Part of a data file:
•••

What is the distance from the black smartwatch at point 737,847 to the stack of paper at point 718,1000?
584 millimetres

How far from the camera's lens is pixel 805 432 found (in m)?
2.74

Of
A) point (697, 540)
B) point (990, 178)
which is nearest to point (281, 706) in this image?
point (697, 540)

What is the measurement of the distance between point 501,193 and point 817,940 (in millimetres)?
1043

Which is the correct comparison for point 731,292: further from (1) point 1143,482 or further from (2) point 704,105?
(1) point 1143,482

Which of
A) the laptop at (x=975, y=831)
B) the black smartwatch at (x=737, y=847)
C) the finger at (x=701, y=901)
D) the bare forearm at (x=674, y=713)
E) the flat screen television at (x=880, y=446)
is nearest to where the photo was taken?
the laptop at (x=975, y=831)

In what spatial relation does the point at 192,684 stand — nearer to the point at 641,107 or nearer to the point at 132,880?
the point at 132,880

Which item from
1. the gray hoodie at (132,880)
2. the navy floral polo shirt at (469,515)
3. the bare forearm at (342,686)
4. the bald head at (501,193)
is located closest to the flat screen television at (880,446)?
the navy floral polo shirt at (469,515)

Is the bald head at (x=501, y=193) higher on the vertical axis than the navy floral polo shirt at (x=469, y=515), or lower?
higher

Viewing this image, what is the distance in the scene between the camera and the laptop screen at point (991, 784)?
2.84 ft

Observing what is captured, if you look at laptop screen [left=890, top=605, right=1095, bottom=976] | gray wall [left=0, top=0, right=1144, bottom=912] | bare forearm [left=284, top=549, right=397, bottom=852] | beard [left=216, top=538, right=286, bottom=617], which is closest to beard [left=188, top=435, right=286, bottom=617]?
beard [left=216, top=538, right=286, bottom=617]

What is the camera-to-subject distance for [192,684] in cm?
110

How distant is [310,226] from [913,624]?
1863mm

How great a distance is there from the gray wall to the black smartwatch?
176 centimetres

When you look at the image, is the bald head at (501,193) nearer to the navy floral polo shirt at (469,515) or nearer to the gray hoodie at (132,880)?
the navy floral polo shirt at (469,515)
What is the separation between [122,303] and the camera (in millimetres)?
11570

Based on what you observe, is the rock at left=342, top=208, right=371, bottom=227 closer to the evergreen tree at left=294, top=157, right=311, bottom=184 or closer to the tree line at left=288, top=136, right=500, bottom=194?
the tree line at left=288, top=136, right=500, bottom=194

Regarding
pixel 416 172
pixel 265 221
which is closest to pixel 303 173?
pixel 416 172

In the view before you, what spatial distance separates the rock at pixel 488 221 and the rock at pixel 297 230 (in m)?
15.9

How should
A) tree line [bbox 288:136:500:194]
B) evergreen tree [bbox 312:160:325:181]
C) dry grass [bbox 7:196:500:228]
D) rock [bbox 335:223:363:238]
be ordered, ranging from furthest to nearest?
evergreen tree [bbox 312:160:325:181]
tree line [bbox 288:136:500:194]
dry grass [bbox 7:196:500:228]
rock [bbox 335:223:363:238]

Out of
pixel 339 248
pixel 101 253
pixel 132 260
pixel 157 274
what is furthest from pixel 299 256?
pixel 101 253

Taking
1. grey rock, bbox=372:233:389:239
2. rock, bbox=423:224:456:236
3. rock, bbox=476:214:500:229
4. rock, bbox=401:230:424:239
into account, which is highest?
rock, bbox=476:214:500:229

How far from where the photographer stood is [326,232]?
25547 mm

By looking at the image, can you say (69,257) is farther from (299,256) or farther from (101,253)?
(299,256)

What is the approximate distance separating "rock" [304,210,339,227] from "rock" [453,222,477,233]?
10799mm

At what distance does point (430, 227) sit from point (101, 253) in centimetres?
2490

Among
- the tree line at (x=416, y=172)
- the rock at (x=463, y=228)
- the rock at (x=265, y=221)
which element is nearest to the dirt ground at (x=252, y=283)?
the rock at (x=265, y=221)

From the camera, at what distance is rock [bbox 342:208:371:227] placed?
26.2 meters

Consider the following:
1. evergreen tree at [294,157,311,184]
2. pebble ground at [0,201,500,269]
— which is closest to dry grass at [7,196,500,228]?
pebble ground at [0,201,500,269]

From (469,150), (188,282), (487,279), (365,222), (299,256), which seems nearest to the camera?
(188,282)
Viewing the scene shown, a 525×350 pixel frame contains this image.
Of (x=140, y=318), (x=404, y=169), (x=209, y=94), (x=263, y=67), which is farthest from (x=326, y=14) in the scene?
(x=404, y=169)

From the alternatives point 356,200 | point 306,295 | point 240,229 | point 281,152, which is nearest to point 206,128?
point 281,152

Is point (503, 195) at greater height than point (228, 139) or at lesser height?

•••

Turn the stretch from the line containing "From the alternatives" through the end of the material into a numbered list, leaving out blank lines.

> **Problem solution**:
1. From the alternatives point 356,200 | point 306,295 | point 240,229 | point 281,152, which is nearest to point 206,128?
2. point 281,152
3. Is point (503, 195) at greater height than point (228, 139) or at lesser height?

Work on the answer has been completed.